Center for Appalachian Studies and Communities announces fiction competition finalists

ISSUED: 9 June 2020
MEDIA CONTACT: Valerie Owens

SHEPHERDSTOWN, WV — Shepherd University’s Center for Appalachian Studies and Communities announces seven finalists in this year’s West Virginia Fiction Competition.

Finalists include “Closet Wars” by Pat Donohoe, Shepherdstown; “Green Leather Sofa” by D.C. Gallant, Harpers Ferry; “Taking Out the Dead” by M. Lynne Squires and “A Killing Time” by Cat Pleska, both of Scott Depot; “Eden on a Hill” by H. Suzanne Heagy, Fairmont; and “The Produce Stand” by Amber Ray Garcia and “June Drop” by Jordan Carter, both of Morgantown.

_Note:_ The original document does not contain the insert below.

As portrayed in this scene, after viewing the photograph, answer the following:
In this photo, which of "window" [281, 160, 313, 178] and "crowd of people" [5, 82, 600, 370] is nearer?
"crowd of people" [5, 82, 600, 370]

2020 Shepherd Writer-in-Residence Dorothy Allison will write critical reviews of each and will select the first, second, and third place winners and present their awards September 24 during the annual Scarborough Society Lecture and Awards at Shepherd during the Appalachian Heritage Writer-in-Residence and Festival September 18-25. The seven finalists will also have the opportunity to submit revisions to the 2021 volume of the “Anthology of Appalachian Writers,” which will be published in spring 2021.

This year the Judges’ Choice prize went to a seventh grader at the Linsly School in Wheeling, Caroline Higginbottom, for her story “Side with Me.” Higginbottom is the student of Sarah Ochap. Her story will be reviewed and critiqued by fiction writer and editor Natalie Sypolt.  It,  along with the three winners, will be published on the Appalachian Heritage Writer-in-Residence Competition website at https://www.shepherd.edu/ahwir/west-virginia-fiction-competition-winners/.

“The West Virginia Fiction Competition is an opportunity for West Virginia writers to connect with and be mentored by nationally recognized writers honored in the Appalachian Heritage Writers Project,” said Dr. Sylvia Bailey Shurbutt, Center for Appalachian Studies and Communities director. “It is also an opportunity to tell the world the West Virginia story through the talent and diverse voices of West Virginia writers.”

The Fiction Competition is funded by the West Virginia Center for the Book in partnership with the Shepherd University Foundation and Shepherd’s Center for Appalachian Studies and Communities.